Nutritional Strategies for Olympic Biathletes: A Practical Review

This article is a narrative review. We selected this typology because of the very limited number of biathlon-specific nutrition and supplementation studies, which precludes a systematic review or meta-analysis. A narrative approach allows integration of evidence from related endurance sports (e.g., cross-country skiing, cycling, triathlon) where appropriate, combined with practical insights into the dual performance demands of biathlon.

This review was conducted as a narrative synthesis. Using the search terms ‘biathlon AND nutrition’, ‘biathlon AND supplementation’, and ‘biathlon AND physiology’, we searched PubMed and Google Scholar for studies published by December 2024. Due to the limited number of biathlon-specific publications, studies from closely related endurance sports (e.g., cross-country skiing, cycling and triathlon) that addressed topics relevant to biathlon training or competition were also included. The inclusion criteria comprised peer-reviewed articles in English reporting on nutrition, supplementation, energy expenditure, recovery or environmental challenges in endurance sports. Non-peer-reviewed materials, case reports without nutritional relevance and studies unrelated to endurance or precision performance were excluded.

Dataset items
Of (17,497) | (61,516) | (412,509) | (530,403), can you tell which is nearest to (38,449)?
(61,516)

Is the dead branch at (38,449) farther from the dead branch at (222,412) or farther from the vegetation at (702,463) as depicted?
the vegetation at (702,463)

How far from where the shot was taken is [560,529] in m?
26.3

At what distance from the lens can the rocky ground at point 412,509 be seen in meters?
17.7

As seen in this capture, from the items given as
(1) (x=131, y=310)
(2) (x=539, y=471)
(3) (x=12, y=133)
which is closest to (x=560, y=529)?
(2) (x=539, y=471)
...
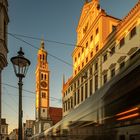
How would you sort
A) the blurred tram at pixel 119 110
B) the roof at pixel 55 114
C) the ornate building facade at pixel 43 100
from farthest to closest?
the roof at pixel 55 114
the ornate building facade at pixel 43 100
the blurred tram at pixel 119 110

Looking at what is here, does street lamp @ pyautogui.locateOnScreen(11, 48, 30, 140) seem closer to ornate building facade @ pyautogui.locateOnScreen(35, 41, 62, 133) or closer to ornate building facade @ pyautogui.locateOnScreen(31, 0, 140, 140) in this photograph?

▶ _Written exercise_: Can you quote the passage from the review on biathlon nutrition that opens with the words containing "This review was" and closes with "performance were excluded."?

▶ _Result of this task_:
This review was conducted as a narrative synthesis. Using the search terms ‘biathlon AND nutrition’, ‘biathlon AND supplementation’, and ‘biathlon AND physiology’, we searched PubMed and Google Scholar for studies published by December 2024. Due to the limited number of biathlon-specific publications, studies from closely related endurance sports (e.g., cross-country skiing, cycling and triathlon) that addressed topics relevant to biathlon training or competition were also included. The inclusion criteria comprised peer-reviewed articles in English reporting on nutrition, supplementation, energy expenditure, recovery or environmental challenges in endurance sports. Non-peer-reviewed materials, case reports without nutritional relevance and studies unrelated to endurance or precision performance were excluded.